* **Aim**
Render the records in the stretch from the line containing "What is the distance at" through the line containing "1.60 meters" as a two-column CSV with columns named text and answer, one row per record. Put each record's text and its answer in their own quoted fields, and replace any line breaks with spaces.

☆ ☆ ☆ ☆ ☆

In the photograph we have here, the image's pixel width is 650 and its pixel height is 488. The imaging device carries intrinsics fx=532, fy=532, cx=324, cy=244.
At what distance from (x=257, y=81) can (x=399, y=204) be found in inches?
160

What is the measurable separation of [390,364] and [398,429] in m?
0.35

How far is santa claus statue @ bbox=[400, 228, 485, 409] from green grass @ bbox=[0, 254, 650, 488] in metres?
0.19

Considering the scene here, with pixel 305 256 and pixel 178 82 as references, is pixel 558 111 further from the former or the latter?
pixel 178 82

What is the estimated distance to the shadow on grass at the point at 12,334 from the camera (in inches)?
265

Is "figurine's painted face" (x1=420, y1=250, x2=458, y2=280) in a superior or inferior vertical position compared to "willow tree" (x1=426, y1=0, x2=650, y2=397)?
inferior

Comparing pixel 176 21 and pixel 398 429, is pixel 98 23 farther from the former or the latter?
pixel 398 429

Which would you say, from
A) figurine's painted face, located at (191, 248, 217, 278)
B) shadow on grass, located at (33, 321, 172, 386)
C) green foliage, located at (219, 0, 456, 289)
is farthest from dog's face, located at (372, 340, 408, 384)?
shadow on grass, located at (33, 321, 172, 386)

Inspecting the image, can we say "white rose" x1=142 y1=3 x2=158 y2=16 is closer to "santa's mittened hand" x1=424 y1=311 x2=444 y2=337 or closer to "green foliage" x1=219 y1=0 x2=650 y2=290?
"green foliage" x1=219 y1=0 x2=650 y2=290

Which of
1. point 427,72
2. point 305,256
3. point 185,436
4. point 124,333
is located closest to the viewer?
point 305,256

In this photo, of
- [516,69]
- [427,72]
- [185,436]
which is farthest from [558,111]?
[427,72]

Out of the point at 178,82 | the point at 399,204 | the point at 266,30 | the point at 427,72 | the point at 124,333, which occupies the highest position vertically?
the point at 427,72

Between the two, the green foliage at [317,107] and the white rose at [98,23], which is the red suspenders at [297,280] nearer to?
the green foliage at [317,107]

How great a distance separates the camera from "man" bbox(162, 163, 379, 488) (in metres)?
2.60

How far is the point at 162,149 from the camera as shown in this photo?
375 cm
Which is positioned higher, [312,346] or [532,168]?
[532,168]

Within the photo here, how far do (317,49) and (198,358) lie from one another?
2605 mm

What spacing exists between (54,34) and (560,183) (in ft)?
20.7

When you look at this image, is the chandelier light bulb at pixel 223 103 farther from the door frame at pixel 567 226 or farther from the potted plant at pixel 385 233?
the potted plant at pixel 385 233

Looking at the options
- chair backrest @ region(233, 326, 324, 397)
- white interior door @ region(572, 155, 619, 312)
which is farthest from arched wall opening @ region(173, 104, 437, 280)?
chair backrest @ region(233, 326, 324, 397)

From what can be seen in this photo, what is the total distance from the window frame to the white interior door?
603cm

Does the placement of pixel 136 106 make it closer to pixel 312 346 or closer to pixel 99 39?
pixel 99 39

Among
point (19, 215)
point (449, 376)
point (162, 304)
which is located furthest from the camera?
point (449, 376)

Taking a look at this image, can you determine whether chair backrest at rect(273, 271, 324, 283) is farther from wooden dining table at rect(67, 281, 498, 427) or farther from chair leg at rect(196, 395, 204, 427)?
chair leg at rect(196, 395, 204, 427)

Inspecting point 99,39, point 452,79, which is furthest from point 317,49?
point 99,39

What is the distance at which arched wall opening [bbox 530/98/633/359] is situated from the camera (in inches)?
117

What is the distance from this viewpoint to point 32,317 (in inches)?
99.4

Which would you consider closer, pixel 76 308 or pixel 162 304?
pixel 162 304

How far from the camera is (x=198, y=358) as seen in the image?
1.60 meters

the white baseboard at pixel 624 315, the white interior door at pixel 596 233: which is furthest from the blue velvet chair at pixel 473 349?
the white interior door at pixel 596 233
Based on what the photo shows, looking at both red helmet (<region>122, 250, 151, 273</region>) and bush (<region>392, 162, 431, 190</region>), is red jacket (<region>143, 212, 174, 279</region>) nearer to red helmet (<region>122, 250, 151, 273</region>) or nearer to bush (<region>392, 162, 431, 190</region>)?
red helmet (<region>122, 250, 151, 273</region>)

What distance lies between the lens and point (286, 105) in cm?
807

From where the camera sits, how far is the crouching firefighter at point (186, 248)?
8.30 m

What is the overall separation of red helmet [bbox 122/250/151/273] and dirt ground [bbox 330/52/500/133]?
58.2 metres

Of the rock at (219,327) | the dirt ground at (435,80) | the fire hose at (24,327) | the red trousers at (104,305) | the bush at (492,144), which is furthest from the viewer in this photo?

☆ ☆ ☆ ☆ ☆

* **Correct response**
text,answer
"What is the distance at which arched wall opening [bbox 530/98/633/359] is situated from the camera (in inches)?","117"
"What is the distance from this viewpoint to point 32,317 (in inches)?","99.4"
"Which would you consider closer, pixel 76 308 or pixel 162 304?","pixel 162 304"
"How far from the camera is (x=198, y=358) as seen in the image?","1.60 meters"